>> BEGIN

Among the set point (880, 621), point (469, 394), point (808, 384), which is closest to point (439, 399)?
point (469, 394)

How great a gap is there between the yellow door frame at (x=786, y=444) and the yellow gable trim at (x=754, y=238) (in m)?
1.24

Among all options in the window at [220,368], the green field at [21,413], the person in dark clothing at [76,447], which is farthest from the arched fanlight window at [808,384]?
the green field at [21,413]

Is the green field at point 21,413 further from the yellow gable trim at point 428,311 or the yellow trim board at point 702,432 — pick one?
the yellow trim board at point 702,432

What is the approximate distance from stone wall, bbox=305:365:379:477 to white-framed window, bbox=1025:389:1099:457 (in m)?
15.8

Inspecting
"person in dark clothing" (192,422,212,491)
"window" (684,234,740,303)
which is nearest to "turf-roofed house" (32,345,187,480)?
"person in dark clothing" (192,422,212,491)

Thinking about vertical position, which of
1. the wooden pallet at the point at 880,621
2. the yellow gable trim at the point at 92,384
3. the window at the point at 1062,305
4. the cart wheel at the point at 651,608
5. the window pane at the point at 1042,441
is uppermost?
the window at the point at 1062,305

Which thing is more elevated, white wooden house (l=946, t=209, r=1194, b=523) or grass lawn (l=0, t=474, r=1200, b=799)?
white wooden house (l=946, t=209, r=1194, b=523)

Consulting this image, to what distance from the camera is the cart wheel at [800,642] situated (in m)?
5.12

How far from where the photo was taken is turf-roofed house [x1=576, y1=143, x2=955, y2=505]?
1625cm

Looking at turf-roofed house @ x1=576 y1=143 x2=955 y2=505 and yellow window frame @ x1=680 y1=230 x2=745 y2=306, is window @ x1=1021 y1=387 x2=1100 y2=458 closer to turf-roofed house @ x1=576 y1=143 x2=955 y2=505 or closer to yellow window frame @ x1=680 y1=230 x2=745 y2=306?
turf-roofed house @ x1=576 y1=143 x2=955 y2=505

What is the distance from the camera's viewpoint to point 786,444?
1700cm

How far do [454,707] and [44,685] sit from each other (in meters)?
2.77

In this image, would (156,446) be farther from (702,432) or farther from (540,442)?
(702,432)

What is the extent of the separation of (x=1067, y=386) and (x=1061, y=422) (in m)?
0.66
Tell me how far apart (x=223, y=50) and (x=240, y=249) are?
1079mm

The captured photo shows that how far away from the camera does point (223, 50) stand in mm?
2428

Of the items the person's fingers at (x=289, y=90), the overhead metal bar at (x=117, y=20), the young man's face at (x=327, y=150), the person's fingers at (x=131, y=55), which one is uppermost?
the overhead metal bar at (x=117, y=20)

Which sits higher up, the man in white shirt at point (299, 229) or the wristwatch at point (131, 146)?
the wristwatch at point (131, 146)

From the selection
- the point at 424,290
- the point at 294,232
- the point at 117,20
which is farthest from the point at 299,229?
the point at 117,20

>> END

▸ THE EXERCISE: Retype the records word for word, from the line containing "In this image, would" through the end of the records, including both of those lines.

▸ CORRECT ANSWER:
In this image, would (156,446) be farther from (702,432) or farther from (540,442)?
(702,432)

What is the extent of the separation of (x=1067, y=386) and (x=1061, y=422) (in m)?
0.66
Tell me how far apart (x=223, y=50) and (x=240, y=249) are?
1079mm

The captured photo shows that how far away from the camera does point (223, 50) stand in mm?
2428

Of the items the person's fingers at (x=289, y=90), the overhead metal bar at (x=117, y=20), the young man's face at (x=327, y=150), the person's fingers at (x=131, y=55), which one is uppermost?
the overhead metal bar at (x=117, y=20)

Which sits higher up, the man in white shirt at point (299, 229) or the wristwatch at point (131, 146)?
the wristwatch at point (131, 146)

From the selection
- the point at 424,290
- the point at 294,232
- the point at 117,20
which is farthest from the point at 299,229?
the point at 117,20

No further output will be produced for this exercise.